Perhaps this is the most obvious point of all, but when I started RDA I didn't give any thought whatsoever to the idea of writing about it, unless you count a letter I wrote to Horse & Rider magazine about a year in which won me a bright pink coat. I don't think anyone starts a volunteering opportunity with the intention of blogging about it, but I'm glad I decided to keep up this little writing experiment. I started this blog partly to express my own enthusiasm and chart my experiences within my RDA group (hopefully garnering new volunteers and/or supporters as a result); I also started it because I felt there were a lot of discussions not being had within the organisation which I personally would appreciate participating in or reading. 

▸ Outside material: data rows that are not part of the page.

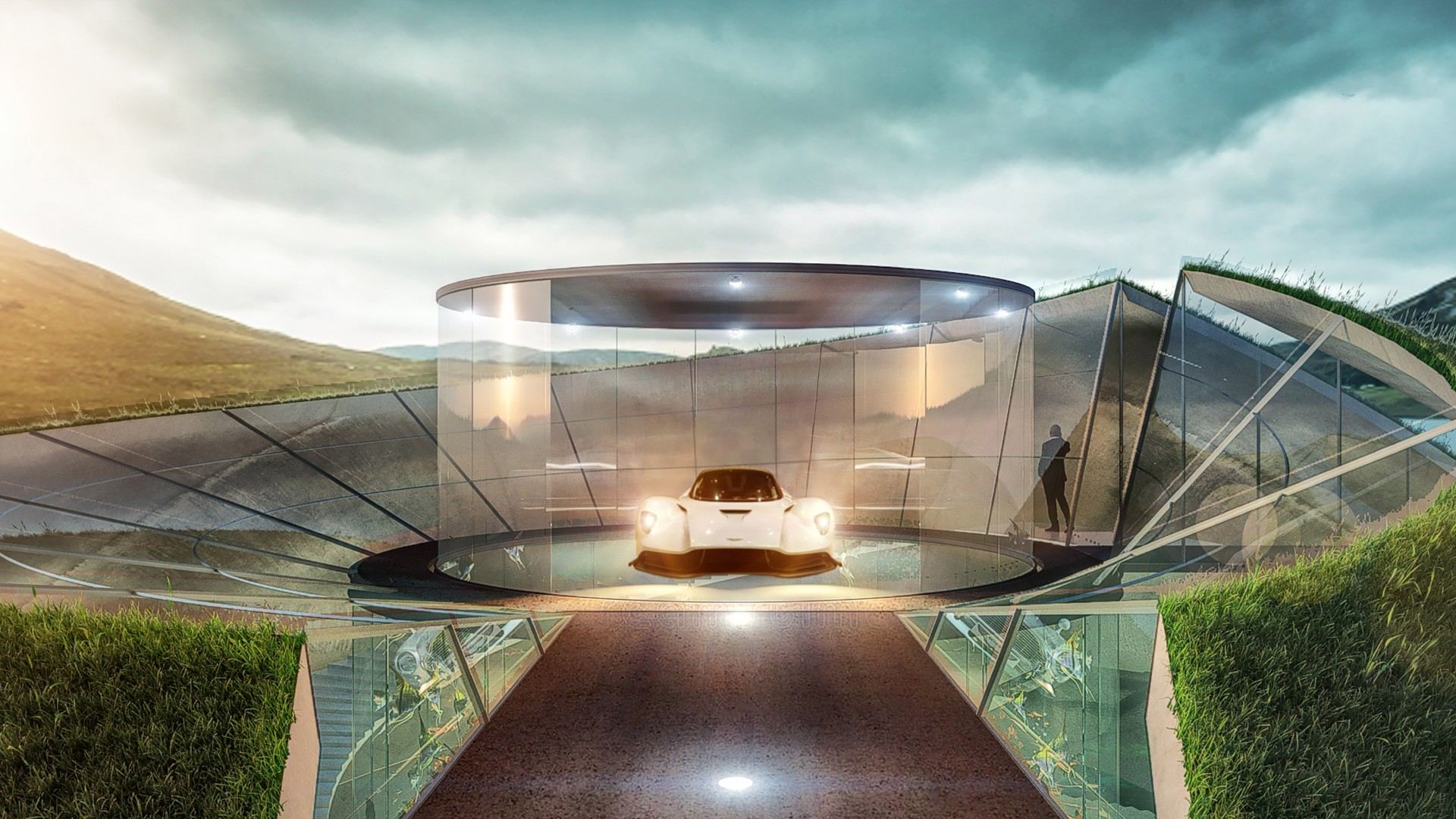 Aston Martin no solo quiere venderte coches, también un garaje a la altura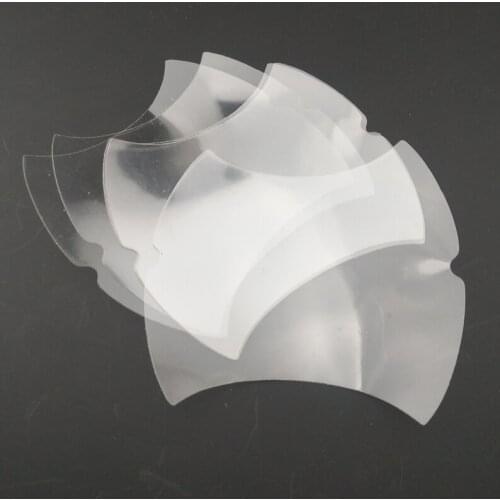 5Pcst Car Handle Protection Film Car Exterior Transparent Sticker for Jeep Grand Cherokee/Compass/Commander/Wrangler/Rubicon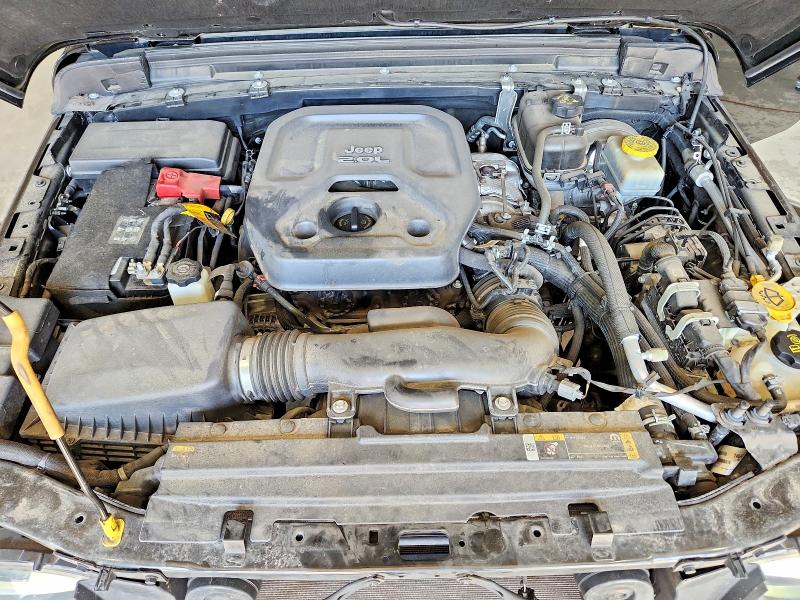 Aukcja sprzedaży 2021 Jeep Wrangler Unlimited, vin: 1C4HJXEN1MW687456, numer aukcji: 66387686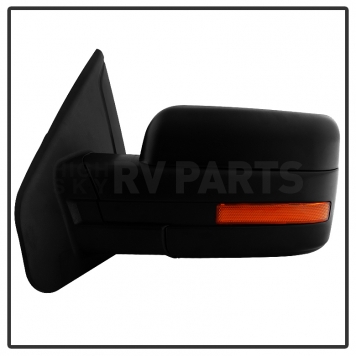 Xtune Exterior Mirror Power Rectangular Single - 9935343-2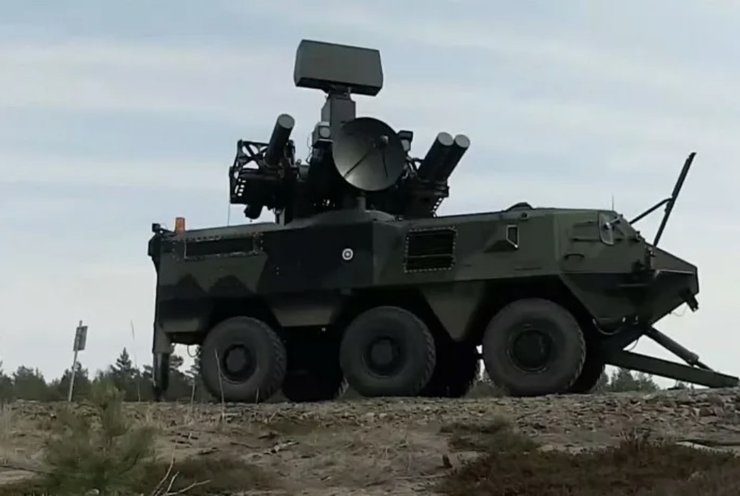 Французская ЗРК Crotale NG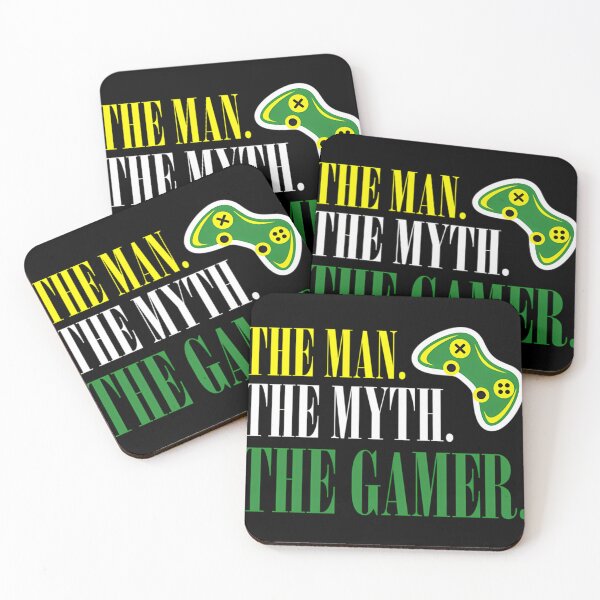 Item preview, The Man. The Myth. The Gamer designed and sold by BenjaminDel1.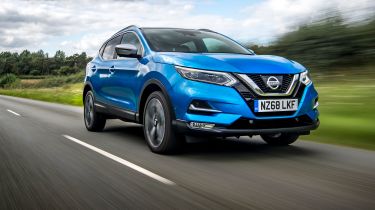 Nissan Qashqai - front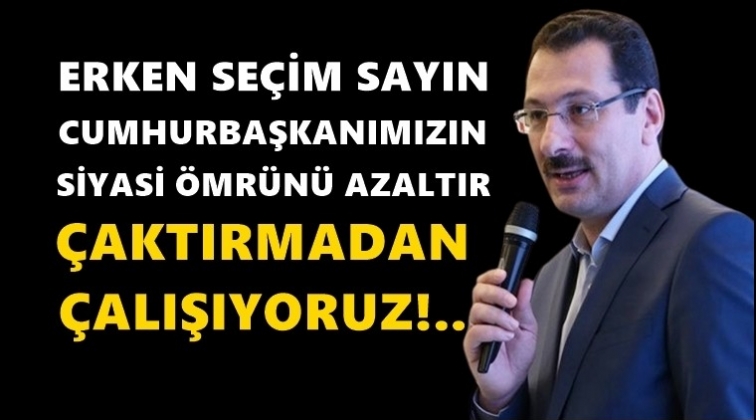 AKP'li Ali İhsan Yavuz, Erdoğan'ı kızdıracak!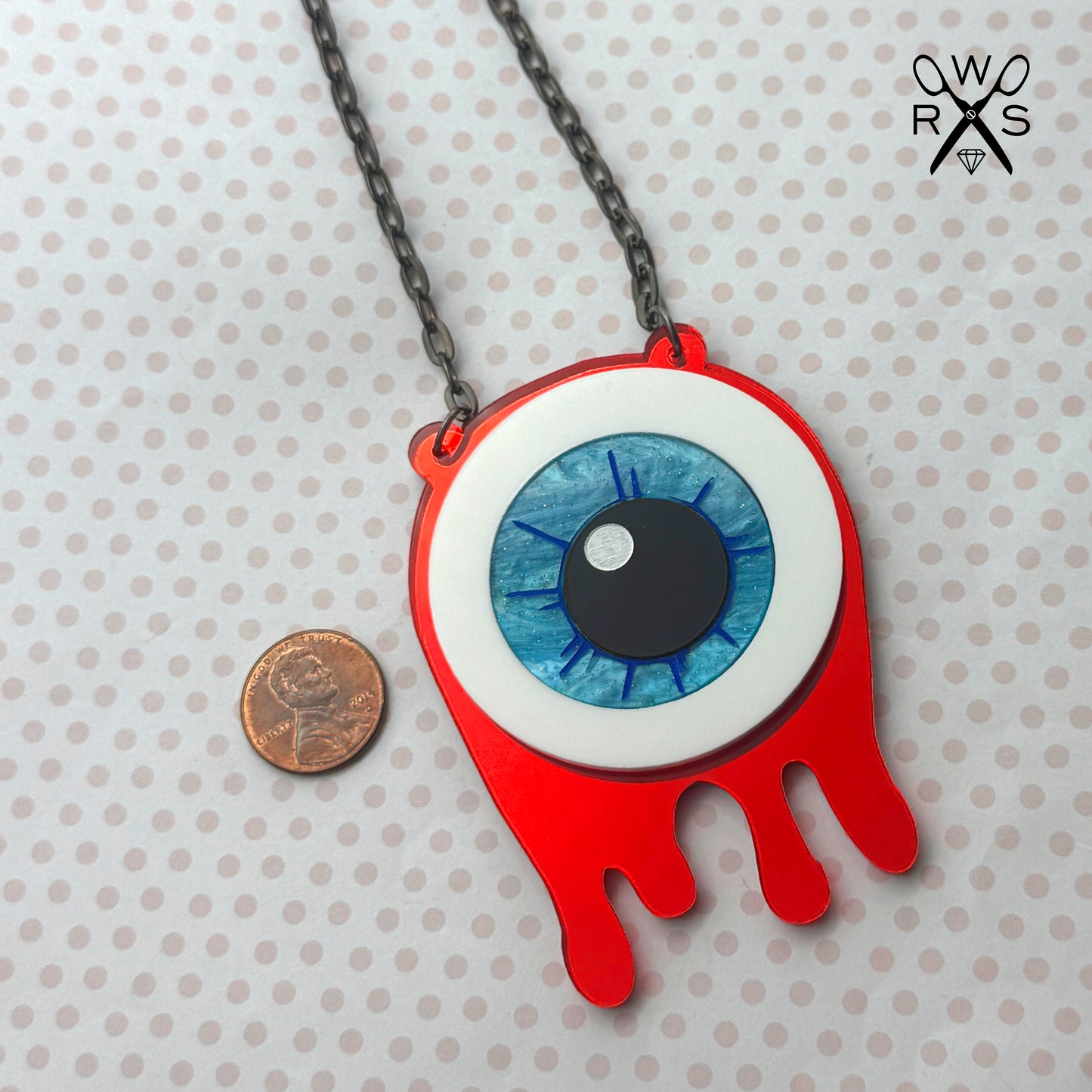 Eyeball Necklace
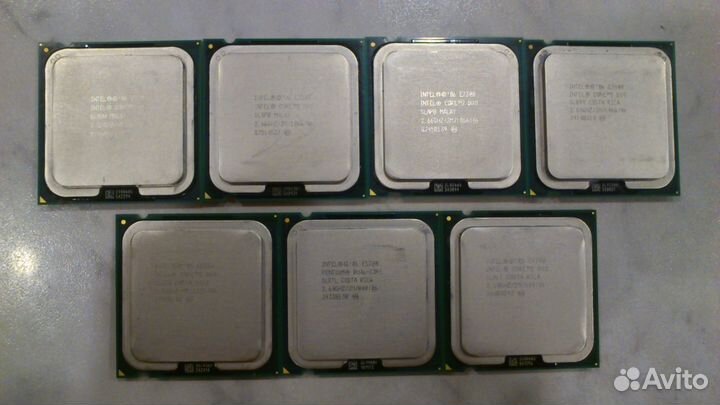 Процессоры Сокет 775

The majority of my blogs could be described as opinion pieces, and I've never set out to present myself as some sort of guru or oracle for the organisation. But, as someone who can be classed as neither inexperienced nor expert, and who likes to write things down, I thought I was in as good a position as anyone at least to start some of those discussions. I've really enjoyed the conversations which have sprung up around past blogs and watching how far some have been shared. Although I write very much in the context of my own experiences, it's really touching when someone comments or messages to say that they related to a particular post, or says that they have been encouraged to do something different or new after reading one. From a purely personal perspective, I think writing has given me a useful extra space to work out and justify what I'm doing and where I'm going, and I didn't see RDA making me enjoy writing and thinking as much as this little blog has.

Do you have any reasons for sticking with RDA which are different to the reasons you started?


Thank you to everyone who entered my 1st (blog) birthday giveaway! Entries are now closed and a winner, drawn at random, has been contacted.